• [Your instructions]
In the speech coding passage below, duplicate everything from "One problem with" down to "model is desirable." word for word.

In contrast, speech coding systems use a mathematical model of human speech production. The fundamental techniques of speech modeling are known in the art and are described in B. S. Atal and Suzanne L. Hanauer, *Speech Analysis and Synthesis by Linear Prediction of the Speech Wave*, The Journal of the Acoustical Society of America, 637–55 (vol. 50 1971). The model of human speech production used in speech coding systems is usually referred to as the source-filter model. Generally, this model includes an excitation signal that represents air flow produced by the vocal folds, and a synthesis filter that represents the vocal tract (i.e., the glottis, mouth, tongue, nasal cavities and lips). Therefore, the excitation signal acts as an input signal to the synthesis filter similar to the way the vocal folds produce air flow to the vocal tract. The synthesis filter then alters the excitation signal to represent the way the vocal tract manipulates the air flow from the vocal folds. Thus, the resulting synthesized speech signal becomes an approximate representation of the original speech.

One advantage of speech coding systems is that the bandwidth needed to transmit a digitized form of the original speech can be greatly reduced compared to direct sampling systems. Thus, by comparison, whereas direct sampling systems transmit raw acoustic data to describe the original sound, speech coding systems transmit only a limited amount of control data needed to recreate the mathematical speech model. As a result, a typical speech synthesis system can reduce the bandwidth needed to transmit speech to between about 2,400 to 8,000 bits per second.

One problem with speech coding systems, however, is that the quality of the reproduced speech is sometimes relatively poor compared to direct sampling systems. Most speech coding systems provide sufficient quality for the receiver to accurately perceive the content of the original speech. However, in some speech coding systems, the reproduced speech is not transparent. That is, while the receiver can understand the words originally spoken, the quality of the speech may be poor or annoying. Thus, a speech coding system that provides a more accurate speech production model is desirable.

One solution that has been recognized for improving the quality of speech coding systems is described in U.S. patent application Ser. No. 09/800,071 to Lashkari et al., hereby incorporated by reference. Briefly stated, this solution involves minimizing a synthesis error between an original speech sample and a synthesized speech sample. One difficulty that was discovered in that speech coding system, however, is the highly nonlinear nature of the synthesis error, which made the problem mathematically ill-behaved. This difficulty was overcome by solving the problem using the roots of the synthesis filter polynomial instead of coefficients of the polynomial. Accordingly, a root optimization algorithm is described therein for finding the roots of the synthesis filter polynomial.

One improvement upon above-mentioned solution is described in U.S. Pat. No. 6,859,775 to Lashkari et al. This improvement describes an improved gradient search algorithm that may be used with iterative root searching algorithms. Briefly stated, the improved gradient search algorithm recalculates the gradient vector at each iteration of the optimization algorithm to take into account the variations of the decomposition coefficients with respect to the roots. Thus, the improved gradient search algorithm provides a better set of roots compared to algorithms that assume the decomposition coefficients are constant during successive iterations.

• [Available data]
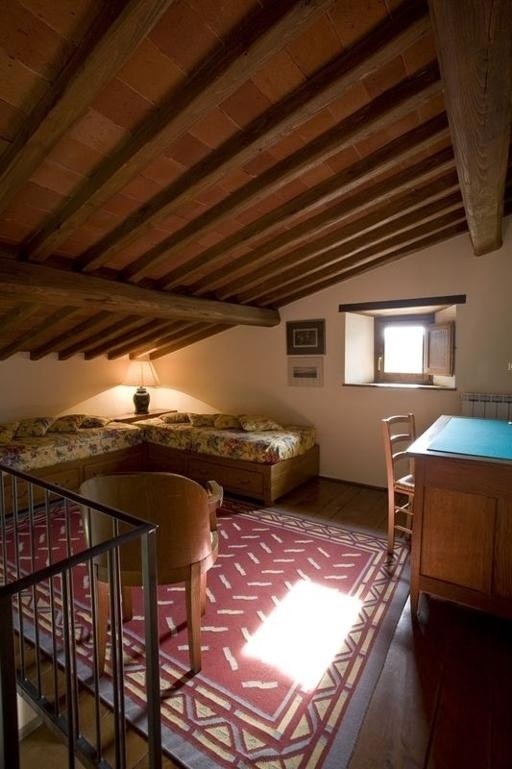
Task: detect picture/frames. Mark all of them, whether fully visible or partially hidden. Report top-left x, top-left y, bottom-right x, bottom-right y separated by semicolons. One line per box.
286;320;324;355
287;357;323;387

• [The completed task]
One problem with speech coding systems, however, is that the quality of the reproduced speech is sometimes relatively poor compared to direct sampling systems. Most speech coding systems provide sufficient quality for the receiver to accurately perceive the content of the original speech. However, in some speech coding systems, the reproduced speech is not transparent. That is, while the receiver can understand the words originally spoken, the quality of the speech may be poor or annoying. Thus, a speech coding system that provides a more accurate speech production model is desirable.